Independence Day in the United States is a time for reflecting on, and celebrating, the Founding of our country. The problem with that these days is that our nation, as she shows herself to the world today, has little connection or affinity with the time or spirit of that founding. This is as true of our publicly-expressed ideals as it is in our demographic makeup. I have no disagreement with Rick Darby on his feeling that, in terms of our public life, we have little to celebrate today.
I recently read a biography of James Madison that was written at around the turn of the (last) century. It was inspiring and valuable, because I was able to feel a connection to another one of the great men who founded the United States of America. Yet I was not sure how to draw upon Madison to speak to us in our present crisis of mass immigration and untrammeled liberalism. Even in 1900, a biographer of Madison saw his value in terms of his liberal values: opposing slavery, supporting freedom of religion, and arguing for a strong, centralized federal government. Yet while I affirm such Madisonian views as positive elements of our national character, they are not going to be of help in resisting current trends such as race replacement and the growth of Islam. Some might say they are part of the problem, though I do not go that far.
Today, July 4 is an occasion for platitudes about the United States as embodying some ideal of universal freedom and tolerance – the liberal view of who we are. The non-liberal elements of our identity – that we are an English-speaking, European people of Christian heritage – are seen as inessential, or even as impediments to the true meaning and value of our nationhood.
So, what do we reactionaries, traditionalists, and nationalists celebrate today? At the very least, that we have an identity and an Independence Day that belongs to us, even if its true meaning is lost to the majority of people today.
I must apologize for invoking ’70s and ’80s British music in a blog about American heritage these days, but it’s part of my frame of reference and sometimes of some use to me. There was a song by a group called The Jam called “Going Underground” that once meant a lot to me. In high school and college, I liked the idea of being involved in “alternative” or “underground” culture, which at the time I understood to be something vaguely libertarian or left-wing. The truth, though, was that the appeal of the “alternative” musical groups came from their sound and sense of fashion and intelligent lyrics, and not inherently from their liberal or left-wing politics. The Jam song went like this:
What you see is what you get
You’ve made your bed, you better lie in it
You choose your leaders and place your trust
As their lies wash you down and their promises rust…
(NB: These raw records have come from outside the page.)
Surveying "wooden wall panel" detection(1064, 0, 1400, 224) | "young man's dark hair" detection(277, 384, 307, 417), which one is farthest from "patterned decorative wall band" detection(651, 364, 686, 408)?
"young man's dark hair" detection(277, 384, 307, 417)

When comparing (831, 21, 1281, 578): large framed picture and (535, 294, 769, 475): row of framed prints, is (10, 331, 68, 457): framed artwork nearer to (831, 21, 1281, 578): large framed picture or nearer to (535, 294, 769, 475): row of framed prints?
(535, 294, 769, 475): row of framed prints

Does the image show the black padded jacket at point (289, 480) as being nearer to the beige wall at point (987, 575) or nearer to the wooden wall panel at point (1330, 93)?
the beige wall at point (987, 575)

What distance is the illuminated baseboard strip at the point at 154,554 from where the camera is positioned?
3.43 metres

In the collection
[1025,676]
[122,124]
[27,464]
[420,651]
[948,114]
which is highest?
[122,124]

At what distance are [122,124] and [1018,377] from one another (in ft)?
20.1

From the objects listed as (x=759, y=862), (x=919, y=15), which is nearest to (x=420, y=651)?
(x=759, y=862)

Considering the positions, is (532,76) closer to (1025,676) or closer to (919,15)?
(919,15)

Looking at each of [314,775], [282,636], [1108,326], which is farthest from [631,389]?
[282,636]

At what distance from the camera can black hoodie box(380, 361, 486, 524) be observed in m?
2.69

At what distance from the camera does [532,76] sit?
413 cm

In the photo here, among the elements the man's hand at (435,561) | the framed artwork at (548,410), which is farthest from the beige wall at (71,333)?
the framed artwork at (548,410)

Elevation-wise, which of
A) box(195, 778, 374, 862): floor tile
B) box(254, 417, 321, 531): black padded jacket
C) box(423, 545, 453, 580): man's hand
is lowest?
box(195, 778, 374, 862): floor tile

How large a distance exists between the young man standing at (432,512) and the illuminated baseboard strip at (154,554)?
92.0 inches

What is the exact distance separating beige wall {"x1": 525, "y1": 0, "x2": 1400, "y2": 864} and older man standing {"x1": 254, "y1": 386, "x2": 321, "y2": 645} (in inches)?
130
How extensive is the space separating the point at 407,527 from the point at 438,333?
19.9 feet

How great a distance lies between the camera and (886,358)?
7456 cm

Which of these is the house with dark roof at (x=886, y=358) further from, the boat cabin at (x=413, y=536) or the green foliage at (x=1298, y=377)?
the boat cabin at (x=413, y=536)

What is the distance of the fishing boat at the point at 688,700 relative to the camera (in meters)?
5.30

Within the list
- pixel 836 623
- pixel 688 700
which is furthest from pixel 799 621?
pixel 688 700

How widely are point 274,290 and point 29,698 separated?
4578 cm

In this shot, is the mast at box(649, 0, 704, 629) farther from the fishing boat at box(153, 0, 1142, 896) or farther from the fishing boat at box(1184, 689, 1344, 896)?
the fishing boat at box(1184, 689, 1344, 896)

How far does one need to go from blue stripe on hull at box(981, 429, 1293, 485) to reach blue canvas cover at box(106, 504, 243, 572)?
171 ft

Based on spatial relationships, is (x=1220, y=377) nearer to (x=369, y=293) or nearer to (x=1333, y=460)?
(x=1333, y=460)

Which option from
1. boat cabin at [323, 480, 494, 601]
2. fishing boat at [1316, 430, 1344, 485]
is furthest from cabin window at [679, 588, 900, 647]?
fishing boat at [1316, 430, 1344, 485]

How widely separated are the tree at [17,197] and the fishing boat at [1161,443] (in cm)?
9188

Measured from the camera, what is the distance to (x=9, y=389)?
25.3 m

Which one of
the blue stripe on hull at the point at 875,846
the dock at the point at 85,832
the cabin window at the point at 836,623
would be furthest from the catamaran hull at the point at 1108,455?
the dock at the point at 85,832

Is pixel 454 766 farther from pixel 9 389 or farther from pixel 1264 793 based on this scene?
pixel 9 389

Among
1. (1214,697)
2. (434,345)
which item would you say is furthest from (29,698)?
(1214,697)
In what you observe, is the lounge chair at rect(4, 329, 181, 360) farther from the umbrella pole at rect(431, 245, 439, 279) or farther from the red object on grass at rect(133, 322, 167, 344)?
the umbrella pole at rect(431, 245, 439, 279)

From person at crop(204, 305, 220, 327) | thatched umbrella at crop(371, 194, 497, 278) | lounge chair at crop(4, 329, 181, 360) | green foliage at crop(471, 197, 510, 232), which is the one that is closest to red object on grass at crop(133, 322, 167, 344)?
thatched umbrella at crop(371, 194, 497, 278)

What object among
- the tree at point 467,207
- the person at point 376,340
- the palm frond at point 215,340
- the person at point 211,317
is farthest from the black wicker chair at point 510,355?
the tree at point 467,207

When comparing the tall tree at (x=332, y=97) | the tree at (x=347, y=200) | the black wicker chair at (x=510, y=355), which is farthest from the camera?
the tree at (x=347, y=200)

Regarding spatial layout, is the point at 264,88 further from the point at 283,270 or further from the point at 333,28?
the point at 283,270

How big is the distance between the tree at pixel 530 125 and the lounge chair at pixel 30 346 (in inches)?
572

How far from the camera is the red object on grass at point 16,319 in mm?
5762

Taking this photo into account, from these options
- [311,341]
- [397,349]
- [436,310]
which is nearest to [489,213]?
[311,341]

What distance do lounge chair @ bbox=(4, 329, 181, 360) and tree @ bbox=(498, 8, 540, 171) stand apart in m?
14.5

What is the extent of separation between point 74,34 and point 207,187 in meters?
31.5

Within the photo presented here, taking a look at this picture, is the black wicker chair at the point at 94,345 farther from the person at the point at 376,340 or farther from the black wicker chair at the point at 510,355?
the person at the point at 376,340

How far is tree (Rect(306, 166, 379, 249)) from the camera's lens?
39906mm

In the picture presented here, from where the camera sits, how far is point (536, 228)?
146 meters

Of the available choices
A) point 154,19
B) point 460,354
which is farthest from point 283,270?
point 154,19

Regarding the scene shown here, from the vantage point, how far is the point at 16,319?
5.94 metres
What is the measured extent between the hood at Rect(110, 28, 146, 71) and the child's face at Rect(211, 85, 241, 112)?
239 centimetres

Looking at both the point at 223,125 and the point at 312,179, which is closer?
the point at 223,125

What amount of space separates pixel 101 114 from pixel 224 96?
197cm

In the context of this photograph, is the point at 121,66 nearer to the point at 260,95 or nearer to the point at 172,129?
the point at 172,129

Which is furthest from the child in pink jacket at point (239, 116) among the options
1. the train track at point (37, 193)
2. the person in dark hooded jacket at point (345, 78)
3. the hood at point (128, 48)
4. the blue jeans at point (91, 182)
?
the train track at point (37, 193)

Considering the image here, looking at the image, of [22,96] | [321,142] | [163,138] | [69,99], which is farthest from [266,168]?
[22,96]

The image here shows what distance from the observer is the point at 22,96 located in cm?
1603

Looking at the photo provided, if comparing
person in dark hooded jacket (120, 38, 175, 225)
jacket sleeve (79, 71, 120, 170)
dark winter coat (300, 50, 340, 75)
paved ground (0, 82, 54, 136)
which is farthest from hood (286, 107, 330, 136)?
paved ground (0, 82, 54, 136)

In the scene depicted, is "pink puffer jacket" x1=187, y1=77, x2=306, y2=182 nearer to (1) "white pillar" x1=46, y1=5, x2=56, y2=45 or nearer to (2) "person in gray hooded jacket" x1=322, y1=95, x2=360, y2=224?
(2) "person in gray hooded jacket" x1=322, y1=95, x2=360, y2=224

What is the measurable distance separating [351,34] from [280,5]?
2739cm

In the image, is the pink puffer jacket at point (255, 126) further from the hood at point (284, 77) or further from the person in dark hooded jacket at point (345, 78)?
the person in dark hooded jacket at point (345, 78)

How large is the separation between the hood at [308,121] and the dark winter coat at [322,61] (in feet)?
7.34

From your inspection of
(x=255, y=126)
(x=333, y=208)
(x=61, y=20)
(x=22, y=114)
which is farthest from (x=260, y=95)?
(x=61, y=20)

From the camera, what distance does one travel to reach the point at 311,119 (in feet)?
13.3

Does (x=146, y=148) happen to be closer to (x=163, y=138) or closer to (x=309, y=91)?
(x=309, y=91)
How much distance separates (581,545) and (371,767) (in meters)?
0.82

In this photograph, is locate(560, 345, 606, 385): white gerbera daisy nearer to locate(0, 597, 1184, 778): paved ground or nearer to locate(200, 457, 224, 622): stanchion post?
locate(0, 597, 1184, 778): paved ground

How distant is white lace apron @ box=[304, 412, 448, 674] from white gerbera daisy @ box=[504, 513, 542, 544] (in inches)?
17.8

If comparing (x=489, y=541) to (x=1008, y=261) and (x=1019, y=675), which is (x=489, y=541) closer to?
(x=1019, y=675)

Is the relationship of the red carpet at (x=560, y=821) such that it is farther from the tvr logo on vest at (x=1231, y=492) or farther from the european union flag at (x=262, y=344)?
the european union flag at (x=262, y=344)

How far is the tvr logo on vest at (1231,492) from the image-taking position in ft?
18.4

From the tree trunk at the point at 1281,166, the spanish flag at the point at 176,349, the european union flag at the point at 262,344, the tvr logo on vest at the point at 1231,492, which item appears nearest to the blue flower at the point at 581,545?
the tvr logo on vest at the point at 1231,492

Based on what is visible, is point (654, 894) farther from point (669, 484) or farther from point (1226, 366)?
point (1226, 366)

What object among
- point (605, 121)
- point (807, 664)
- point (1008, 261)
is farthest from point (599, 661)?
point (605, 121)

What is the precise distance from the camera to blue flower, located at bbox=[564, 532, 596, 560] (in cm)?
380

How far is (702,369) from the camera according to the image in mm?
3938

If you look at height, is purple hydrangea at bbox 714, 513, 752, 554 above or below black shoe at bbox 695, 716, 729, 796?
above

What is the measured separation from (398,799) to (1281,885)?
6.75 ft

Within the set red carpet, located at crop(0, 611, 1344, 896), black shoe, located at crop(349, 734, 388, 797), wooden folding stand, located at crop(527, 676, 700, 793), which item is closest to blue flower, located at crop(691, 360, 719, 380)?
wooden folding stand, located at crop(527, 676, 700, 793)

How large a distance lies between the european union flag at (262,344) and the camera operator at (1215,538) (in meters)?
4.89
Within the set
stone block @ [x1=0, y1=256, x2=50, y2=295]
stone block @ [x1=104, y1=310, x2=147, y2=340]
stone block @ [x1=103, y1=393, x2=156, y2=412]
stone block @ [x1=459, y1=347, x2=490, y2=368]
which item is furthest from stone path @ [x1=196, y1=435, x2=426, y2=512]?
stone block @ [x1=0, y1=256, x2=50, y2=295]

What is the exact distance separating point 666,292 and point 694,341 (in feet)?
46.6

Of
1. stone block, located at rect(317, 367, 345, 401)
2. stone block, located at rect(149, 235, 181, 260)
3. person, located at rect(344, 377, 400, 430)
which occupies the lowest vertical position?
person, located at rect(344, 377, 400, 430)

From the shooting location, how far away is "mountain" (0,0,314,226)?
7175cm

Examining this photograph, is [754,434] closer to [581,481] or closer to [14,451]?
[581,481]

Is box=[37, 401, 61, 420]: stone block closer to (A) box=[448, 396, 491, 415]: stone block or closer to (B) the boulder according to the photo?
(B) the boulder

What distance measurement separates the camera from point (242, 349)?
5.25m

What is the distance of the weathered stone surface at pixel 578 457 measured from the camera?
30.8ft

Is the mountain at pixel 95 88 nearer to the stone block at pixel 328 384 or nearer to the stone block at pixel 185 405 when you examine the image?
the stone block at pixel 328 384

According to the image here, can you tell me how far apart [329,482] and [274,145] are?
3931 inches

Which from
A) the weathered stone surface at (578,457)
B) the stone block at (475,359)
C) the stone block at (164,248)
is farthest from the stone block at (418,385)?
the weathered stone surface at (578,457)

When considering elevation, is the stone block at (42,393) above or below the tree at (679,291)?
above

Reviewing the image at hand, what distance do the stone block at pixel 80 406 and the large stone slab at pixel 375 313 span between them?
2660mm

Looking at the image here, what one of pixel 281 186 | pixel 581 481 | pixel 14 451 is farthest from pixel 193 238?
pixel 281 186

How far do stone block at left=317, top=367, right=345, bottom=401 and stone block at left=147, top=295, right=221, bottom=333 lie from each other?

And the public gets what the public wants
But I want nothing this society’s got -
I’m going underground
Well the brass bands play and feet start to pound
Well let the boys all sing and the boys all shout for tomorrow
(P.S. I decided to remove the video upon re-watching it. The imagery on the video doesn’t belong on today’s post, although it’s mild enough for that period of music.)
Nowadays, I realize that to really be “underground” is not to be liberal, but to be traditionalist or conservative. This is the position that really challenges the ruling order, and that really takes courage and non-conformity to hold. When we traditionalists celebrate the Founding of our nation (whichever one we may belong to), we have to do it, to some extent, “underground,” outside of the parades, fireworks, and sports events that mark Independence Day in the United States.
And, one thing we assuredly can celebrate is that sympathy for a traditionalist position, and resistance to the current order, is growing, even if we are hard-pressed to find positive manifestations of this. But remember, it’s still early!
So as not to leave out a traditional American element on this day, I refer the reader to the poem “The Swamp Fox,” written by a very politically incorrect Southern writer, William Gilmore Simms, about Francis Marion, who doggedly opposed the British in their occupation of South Carolina during the Revolutionary War:
“We follow where the Swamp Fox guides,
We leave the swamp and cypress tree,
Our spurs are in our coursers’ sides,
And ready for the strife are we—
The Tory camp is now in sight,
And there he cowers within his den—
He hears our shouts, he dreads the fight,
He fears, and flies from Marion’s men.”
Best wishes on this Independence Day. May it be a time of public celebration and private inspiration to all my readers.